Once vaccinated tourists are allowed to enter the Cayman Islands without quarantining, it is inevitable that COVID-19 will be back in the community. The re-emergence of community transmission suggests it may already be back, though it is possible that, at this stage, this outbreak may be contained.

Although the border reopening has been pushed back to 2022, Premier Wayne Panton has acknowledged that can’t be a permanent measure and ultimately the virus will be back and “we will have to learn to live with it and manage it”.

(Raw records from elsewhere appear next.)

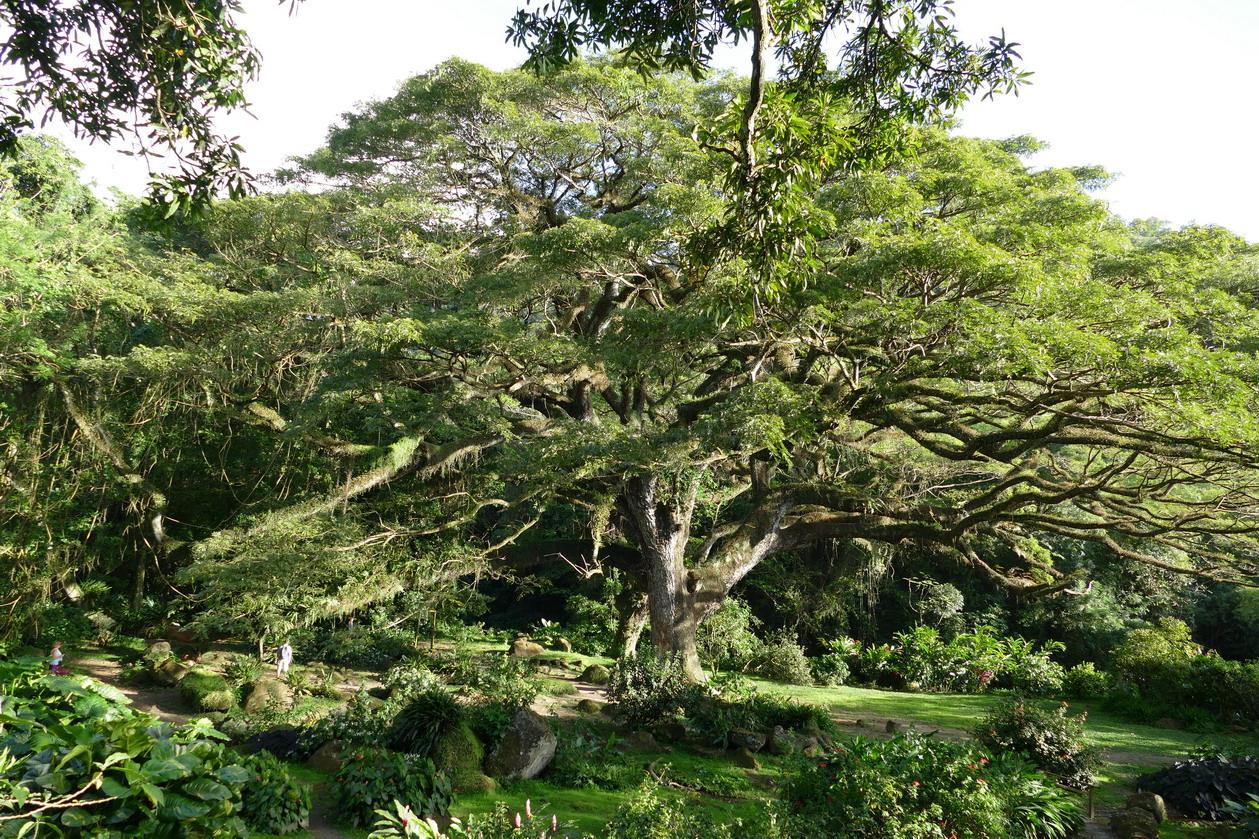 11. L'habitation Céron, un tamana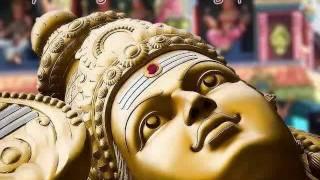 Murugan Tiruvarul முருகன் திருவருள்- Pachai Mayil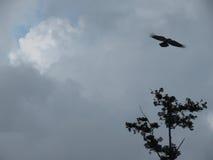 Pájaro y el árbol Fotografía de archivo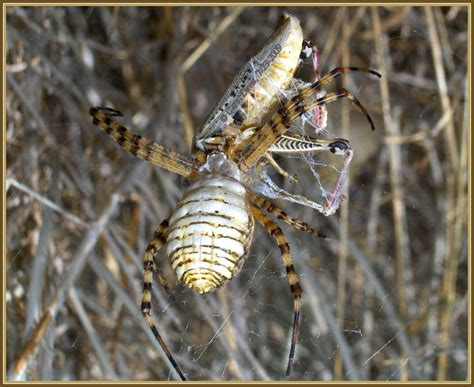 Garden Spider Utah Banded Argiope Orb Weaver Parts I And Ii Banded Garden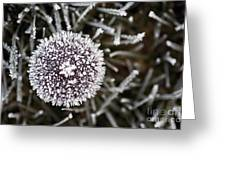 Mushroom With Ice Crystals Greeting Card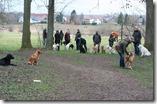 Trainingsauftakt 09.02.2014 (16)
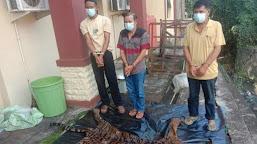 Polda Bengkulu Berhasil Menangkap Tiga Orang Penjual Organ dan Kulit Harimau di Bengkulu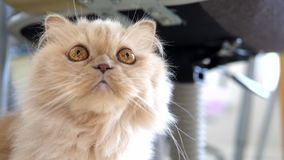 Slow motion of persian cat staring at people. On floor stock footage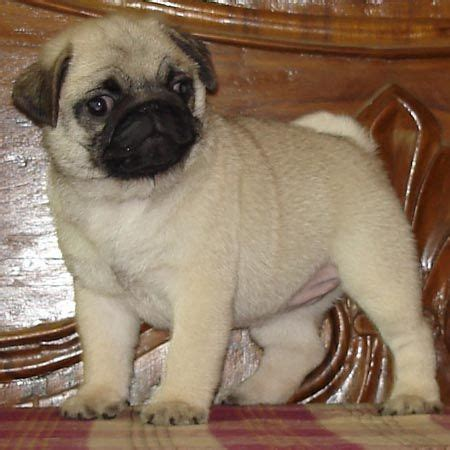 price of pug pug price in india driverlayer search engine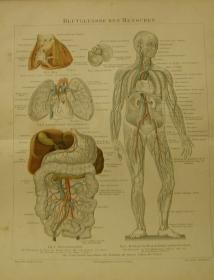 1897 Original Farblithographie- Blutgefässe des Menschen
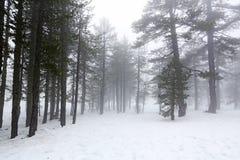 Dia nevoento do inverno foto de stock royalty free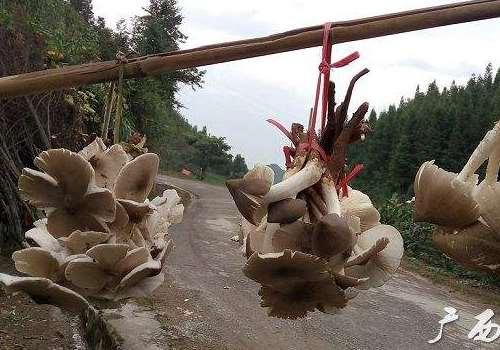 夏至菇生长在什么地方 夏至菇怎么做好吃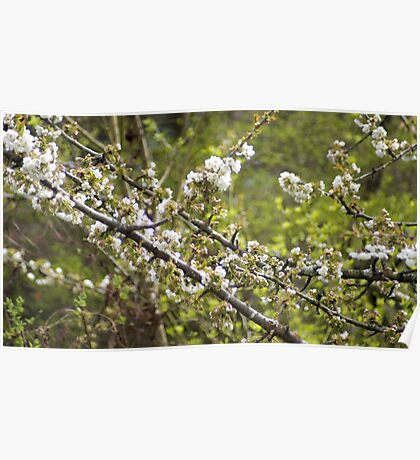 Cherry Tree in Bloom Poster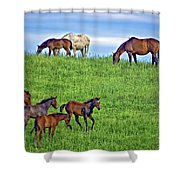 Family Picnic Shower Curtain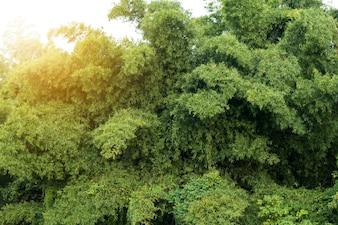 Forêt de bambous verts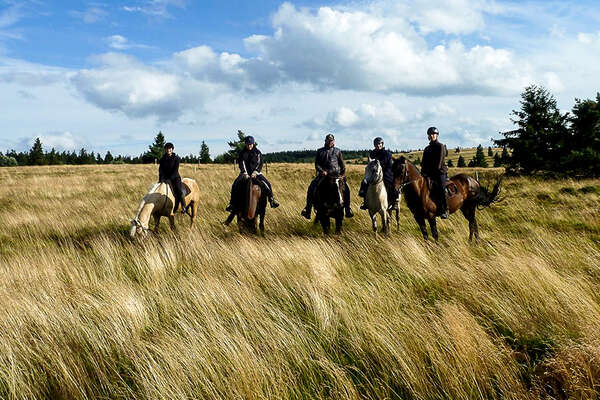 On horseback in the north east of france, Alsace region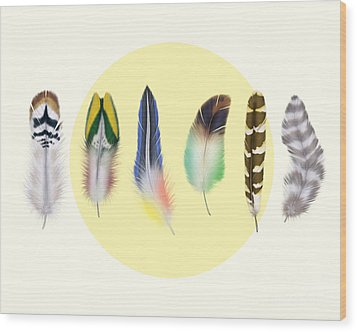 Feathers 2 Wood Print by Mark Ashkenazi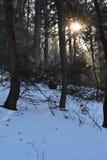 Sun et neige dans la forêt Image libre de droits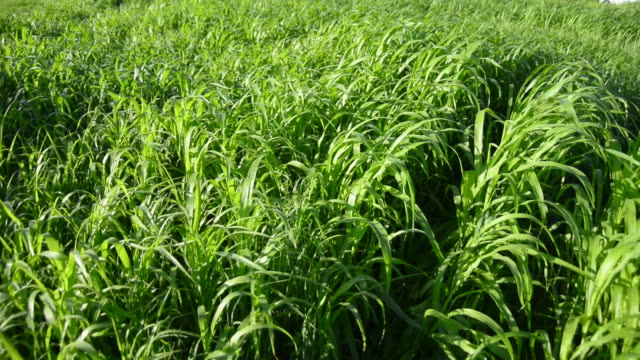Green meadow grass moved by strong winds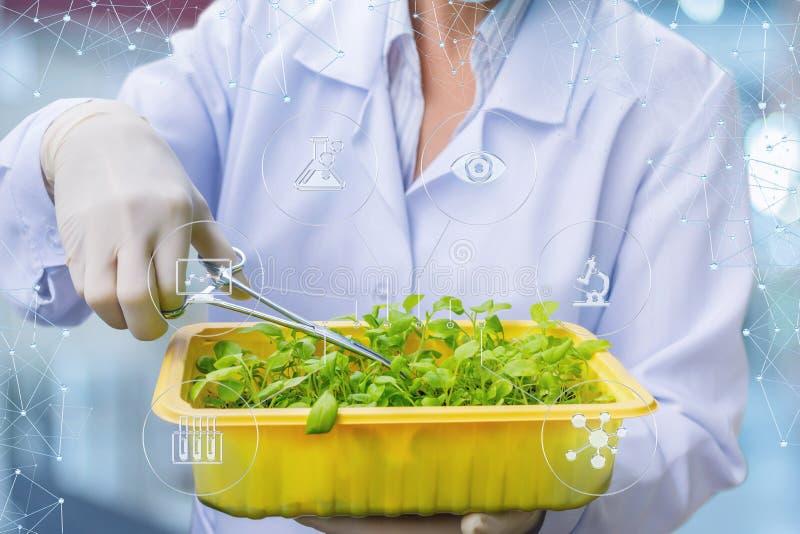 生物技术员与一起使用植物的样品 免版税库存照片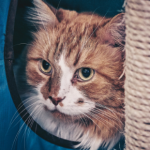 How to find the right cat sitter in Prestatyn
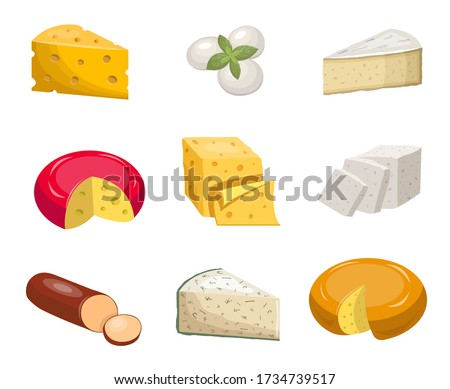 Cheese set. Yellow piece cheddar oval white mozzarella gouda, slice blue mold, roquefort,  smoked sausage vegetarian toffu feta, goat milk, camembert. Fragrant color vector clipart.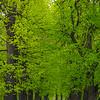 A Gateway Of Green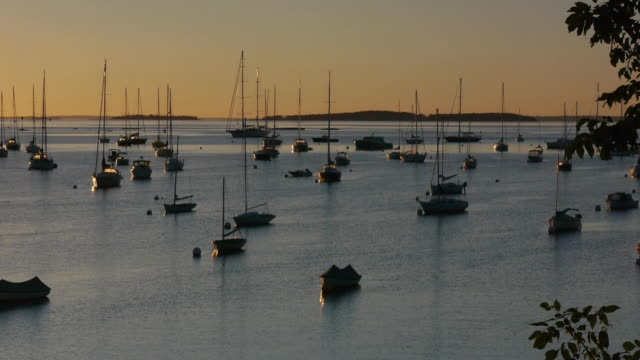 PAN Dawn, many sailboats in Camden, Maine harbor, orange sky, blue water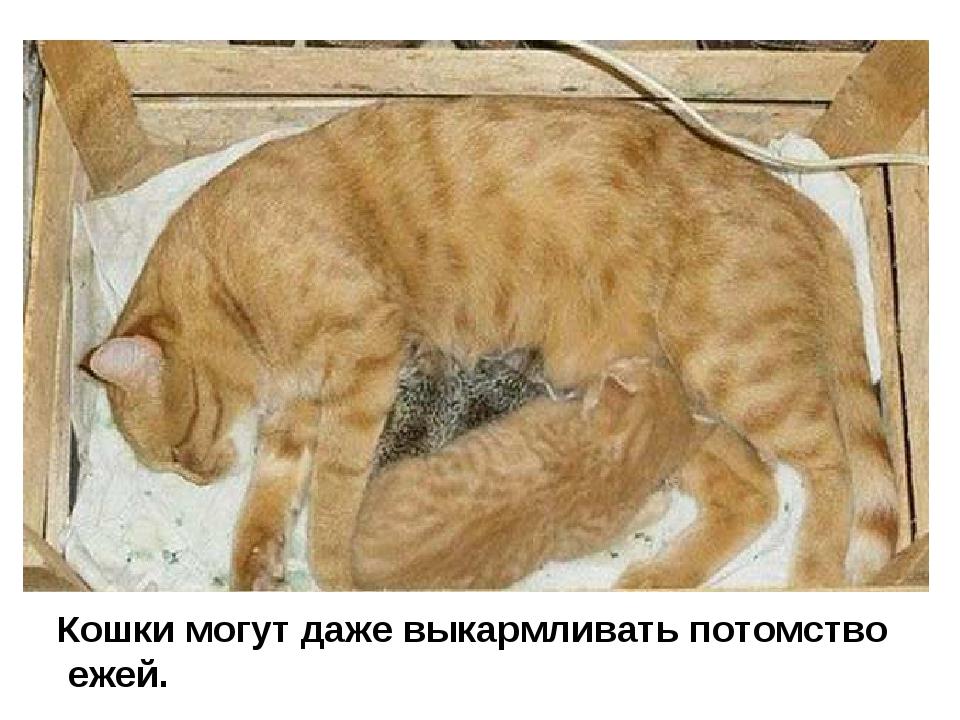 Кошки могут даже выкармливать потомство ежей.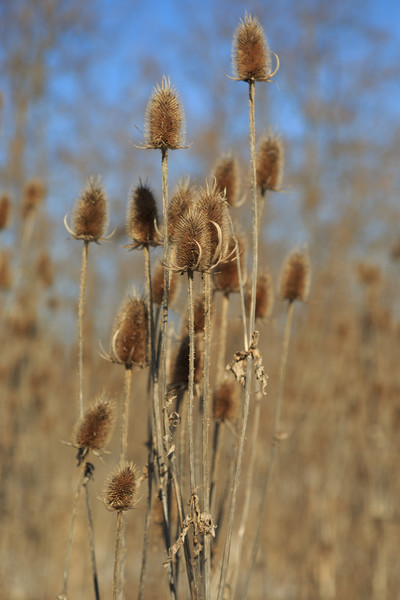 2013_12_25 Winter Thistle 006.jpg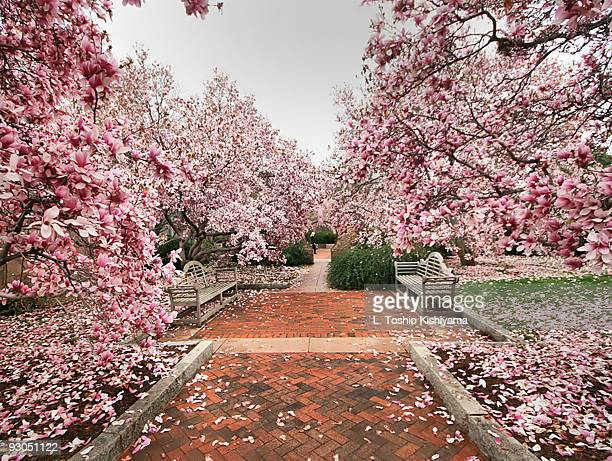 castle magnolias - magnolia stock photos and pictures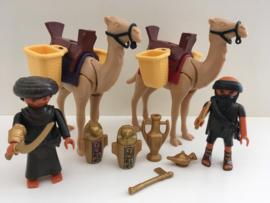 Egyptische grafrovers met kamelen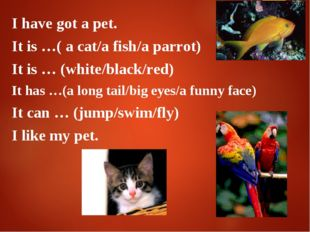 I have got a pet. It is …( a cat/a fish/a parrot) It is … (white/black/red) I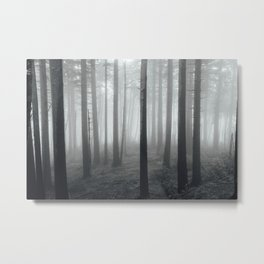 Foggy Oregon Forest, Landscape Photography Metal Print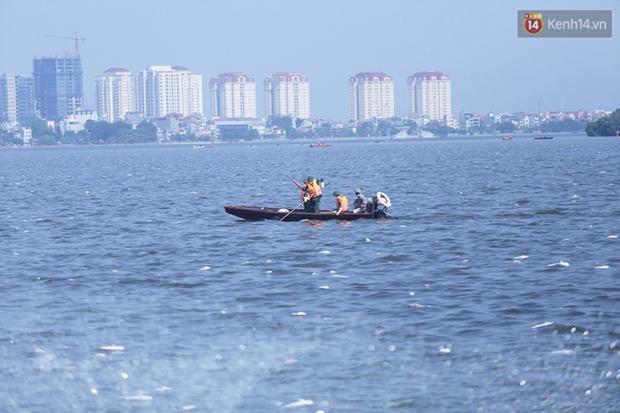 Ngày 3/10: Cá chết nổi ngày càng nhiều ở hồ Tây; đang tiếp tục bơm oxy, sục khí - Ảnh 7.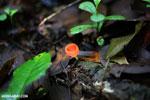 Red cup fungi [costa_rica_la_selva_0026]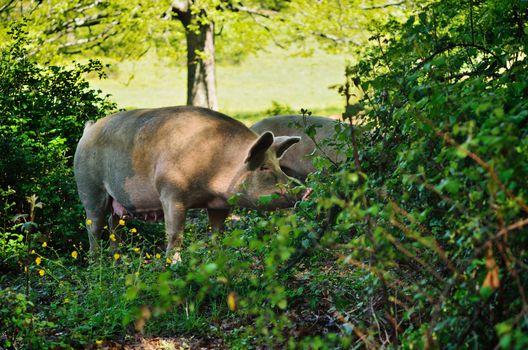 Pig at the bushes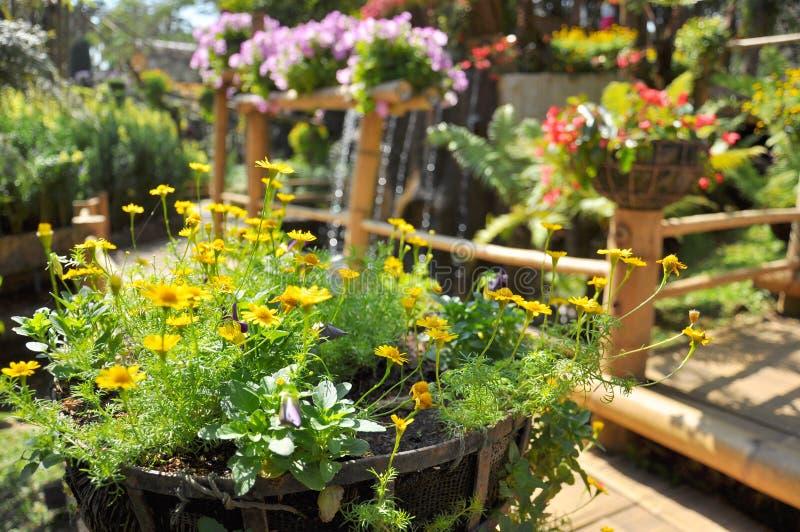 Flower Pot Gardening. In Thailand stock photography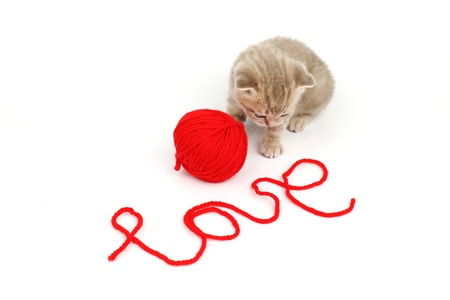 cat and wool sign love photo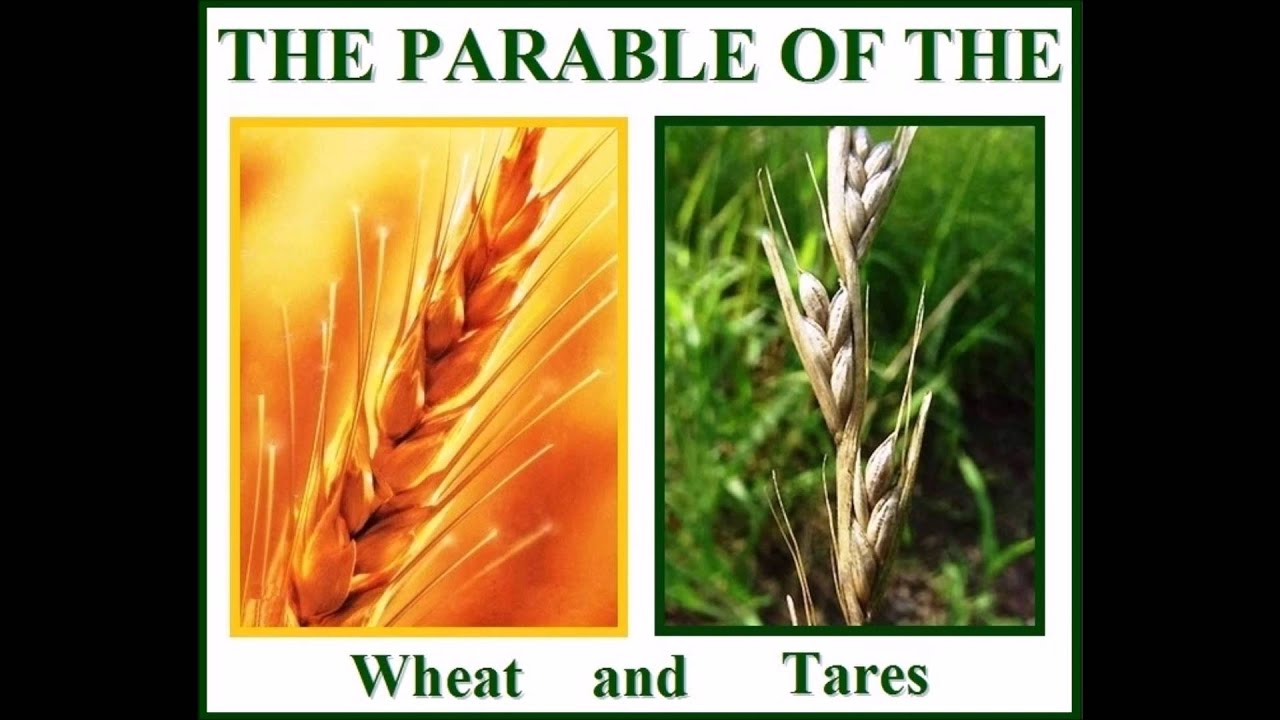 Image result for wheat and the tares pictures
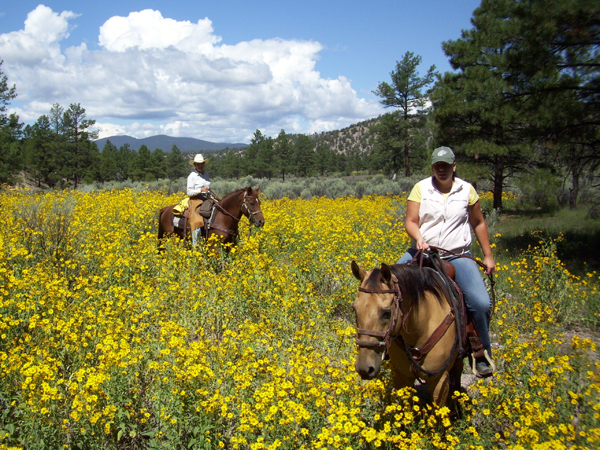 new mexico horseback geronimo trail guest anch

Vaccinated people can carry and spread COVID, albeit not at the same rate as those who have not been immunised.

If COVID-19 takes hold in Cayman and the exposure to the virus reaches the levels now seen in the UK, which has lifted all restrictions on movement and gatherings, we could expect a high number of people to contract the coronavirus.

The UK is currently seeing about 38,000 cases each day. The equivalent daily rate, adjusted for Cayman’s population, would be 39 positive cases per day.

At the worst of the crisis in the UK – before a majority of the population had been vaccinated – the rate was much higher, equivalent to 85 cases a day when adjusted for Cayman’s population size.

If we look at a small island population like Bermuda, potentially a more relevant comparison in terms of size than the UK, the infection rate hit 79 cases per day during a deadly second wave in April and averaged more than 80 per day during a current major outbreak. Active COVID cases have since reached a record 1,083 in Bermuda.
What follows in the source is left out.